All right, so in review, pain is complex and it’s multifactorial. The timing injury itself, the type of pain you as a human being is very important. We gotta take a zoom out and look at other factors such as your sleep, nutrition, stress. Those are gonna play an important role in this process. 

Some guiding principles to help you:

One is protect or expose. Am I in this protection mode right now? It might be early in my injury or surgery. Or maybe it’s later and I need to be more in this, exposing it to stress the traffic light of the green, yellow, and red, where zero to three, four to five, and six to 10. And this allows you to know it’s okay to proceed with the low to moderate, but making sure we stay away from a high, high level of pain.

And then using that 24 hour feedback loop. How is my pain feeling the next day? Is it better? Is it the same or is it worse? If it’s worse, then we need to adjust something. If it’s the same, it can be okay to proceed. And if it’s lower, then that’s good. You just have to be mindful about the pattern and not just these one day, one off things, but the pattern is what’s most important.

We talked about some questions to ask yourself to see is it getting better?
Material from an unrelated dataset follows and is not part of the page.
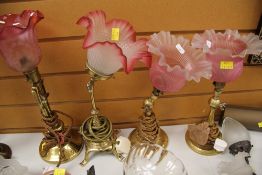 A PAIR OF ADJUSTABLE BRASS AND TINTED GLASS READING LIGHTS and two further adjustable reading lights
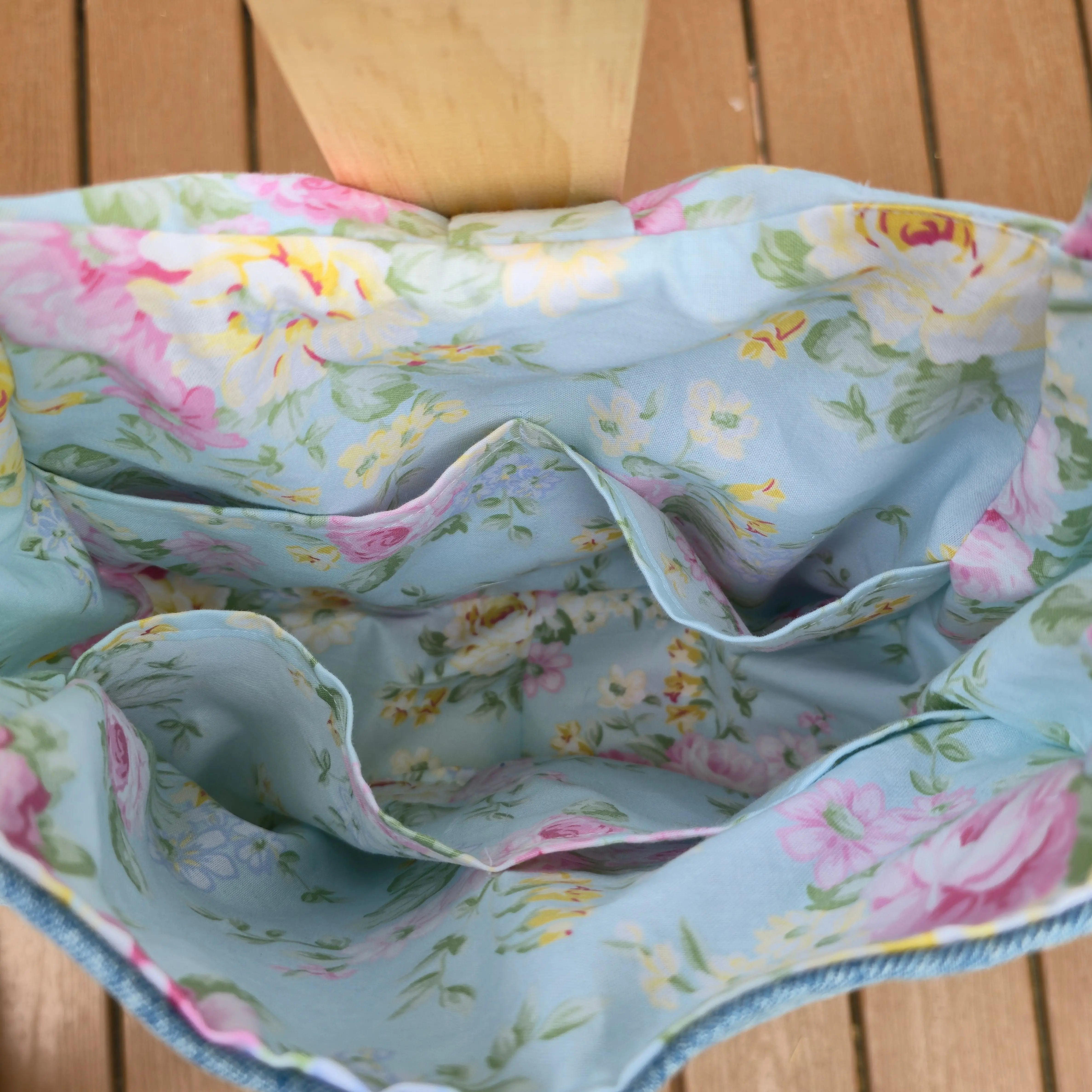 Denim shoulder bag with light blue floral lining and interior pockets.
Is it something that could be related to nutrition or stress or sleep? Is it something that’s getting worse? So if you ask yourself these questions, you might be able to know if you need to adjust or just to keep proceeding forward.

And then we talked about times when it might not be okay to push into that pain, whether that’s a strain or a highly sensitive injury or pain or fractures. So with all of this said, consult your medical professional, especially if things are getting worse. This is not something to play around with. And as someone who has experienced a lot of injuries specifically ACL related stuff, and then also working with a lot of people with this, you just want to make sure that you have something in case this type of stuff comes up, because it will and it will help so, so much to navigate this process and my athletes know these principles because it’s important. It’s important for our communication. It’s also important that way they don’t always need to contact me and if there is an injury, let’s say later down the road, or they’re dealing with pain, they have some principles that guide them and they, maybe it’s not for their knee anymore and it’s for some back issue they’re having, or maybe they’re dealing with some shoulder pain. They can try and navigate the process with themselves initially, and if it’s not getting them to where they want to be, then they can always reach out. But it’s just something that can be very helpful with all of this. 
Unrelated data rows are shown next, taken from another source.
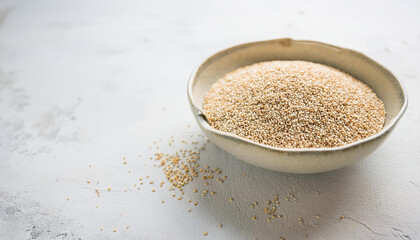 Quinoa seeds in ceramic bowl.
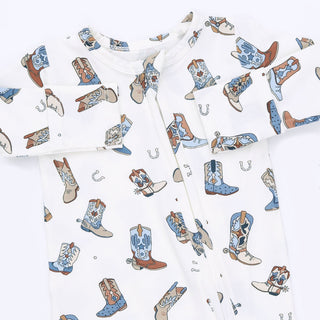 Angel Dear 2 Way Zipper Footie - Buckaroo Boots
A white baby zip-up sleeper or romper printed with a playful pattern of cowboy boots, horseshoes, and small western-style icons in blue, brown, tan, and gray.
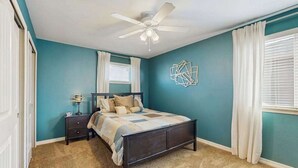 Ein Schlafzimmer mit Bett, Nachttisch, Lampe, Deckenventilator und einer geometrischen Wanddekoration.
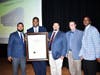 Yair Rodriguez presents Proclamation to Dr. Lenell Navarre as Nick Medina, Kraig Kistinger and Henry Drake join him.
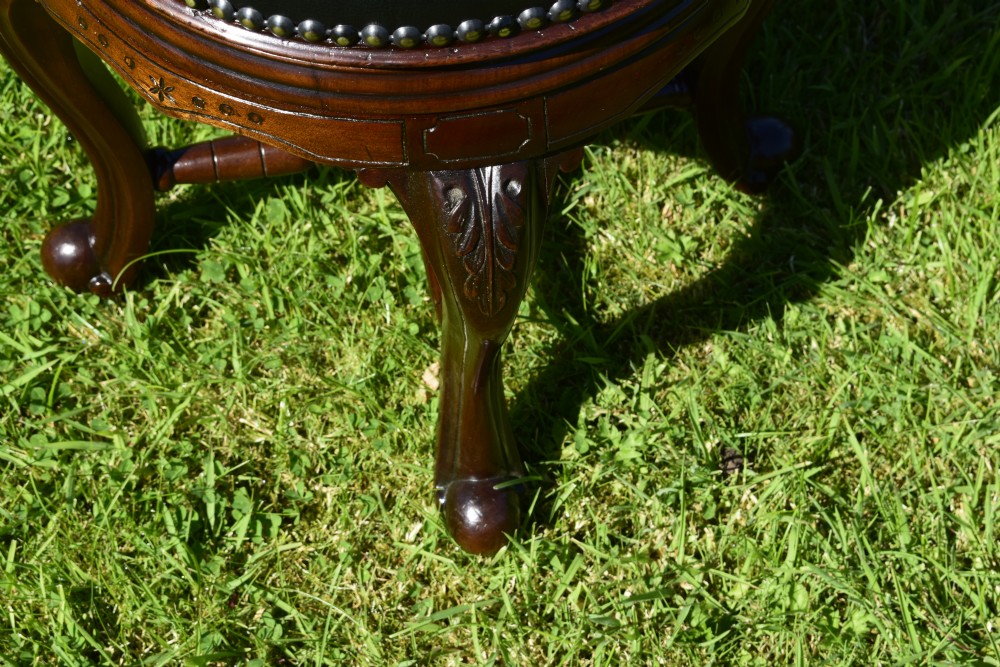A Victorian walnut piano stool with a circular black leather upholstered swivel seat resting on four carved cabriole legs. View XIV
All right, guys. That’s it for this episode. I’m excited to talk about this and I think it’s something every one of you are dealing with, so make sure that you go back and listen to it, understand what’s going on, and please always reach out if you have any questions. I’m really excited about part two, where we’re gonna talk about some strategies that you’re gonna be able to take with you to be able to work around pain.

And then I’ll also bring in some examples with one of my ACL athletes. So that would be really cool, and hopefully that’ll be something practical that you can take away and use to navigate your own process. So thank you all. Wow, 23, almost 24 minutes later. What are you doing, Ravi? Thank you guys all so much for listening. This is your host, Ravi Patel, signing off.